Oil price jumps over 4% to $88.1
Oil prices climbed more than 4 percent to their highest in more than a month on Friday. This came after the US and Iran stepped up attacks across the Gulf. Shipping was also threatened by a potential Red Sea closure.
This was on top of the restricted traffic through the Strait of Hormuz. Brent crude futures settled 3.87 dollars, or 4.59 percent, higher to 88.10 dollars a barrel. US West Texas Intermediate futures rose 3.54 dollars, or 4.48 percent, at 82.49 dollars.
Both benchmarks were at their highest since mid-June. For the week, both benchmarks gained about 16 percent. Brent was on track for a third consecutive weekly gain. WTI was set for its second weekly gain.
The two foes expanded fighting on Friday. The US struck bridges and an airport in Iran. Tehran hit a power and desalination plant in Kuwait. Iran said it launched more strikes on US facilities in the Middle East.

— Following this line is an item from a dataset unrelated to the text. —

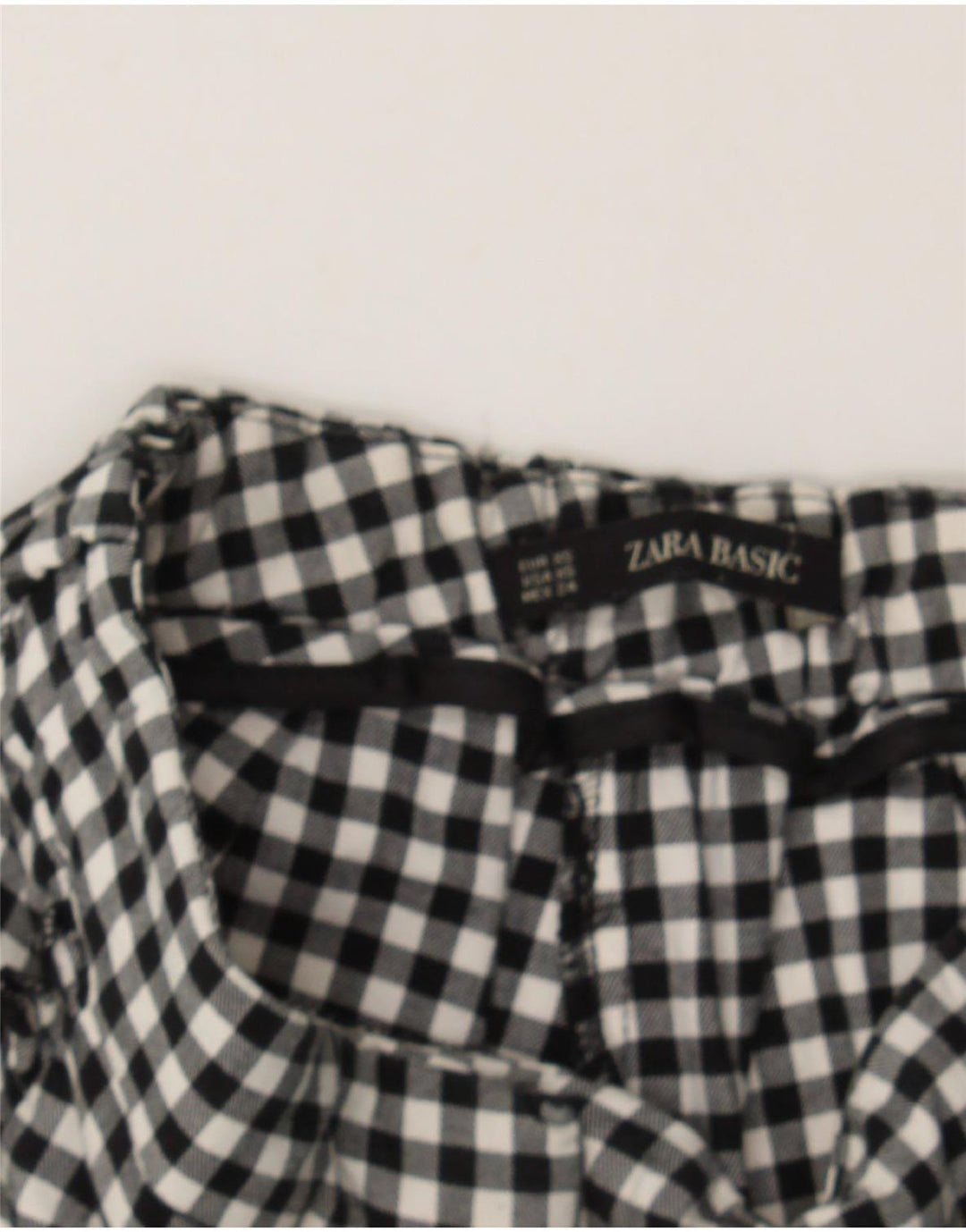 ZARA Womens Slim Chino Trousers W26 L26 Black Gingham Vintage Zara and Second-Hand Zara from Messina Hembry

This included the first direct attack in Syria. This followed a sixth straight night of US strikes on Iranian military facilities. Andrew Lipow, president of Lipow Oil Associates, commented on the situation.
He said the market is reacting to increasing hostilities between Iran and the United States. These culminated this week with nightly attacks on Iranian infrastructure and retaliation by Iran on its neighbours’ infrastructure.
He added that if more tankers come under fire and become damaged, oil prices will continue to move up. This is because shipowners will simply refuse to enter the Persian Gulf.
The collapsed truce between the US and Iran has resulted in a sharp decline in oil flows in the strait. This happened as Iran targets vessels transiting through it.
Before the Iran war, about 20 percent of global oil supplies flowed through the waterway. Iran has pressed the Houthis to close the Red Sea route if the US attacks Iran’s power infrastructure.
Tamas Varga, analyst at PVM Oil Associates, wrote in a note that any such development is a threat indeed. This is given that so much of Saudi Arabia’s exports have been redirected to the port of Yanbu.
These exports go via the East-West Pipeline to avoid Hormuz. Saudi Arabia has diverted more than 70 percent of its normal daily crude exports to the Red Sea port of Yanbu since the beginning of the war.
Shipments from Yanbu averaged 4 million barrels per day in recent weeks. This is up from around 973,000 bpd in the same period last year. Qatar’s defence ministry said its armed forces thwarted an Iranian missile attack early on Friday.
The interior ministry said a child was wounded by shrapnel resulting from interception operations. In a different conflict zone, Ukraine’s military said it struck a Russian oil refinery in the Yaroslavl region on Thursday.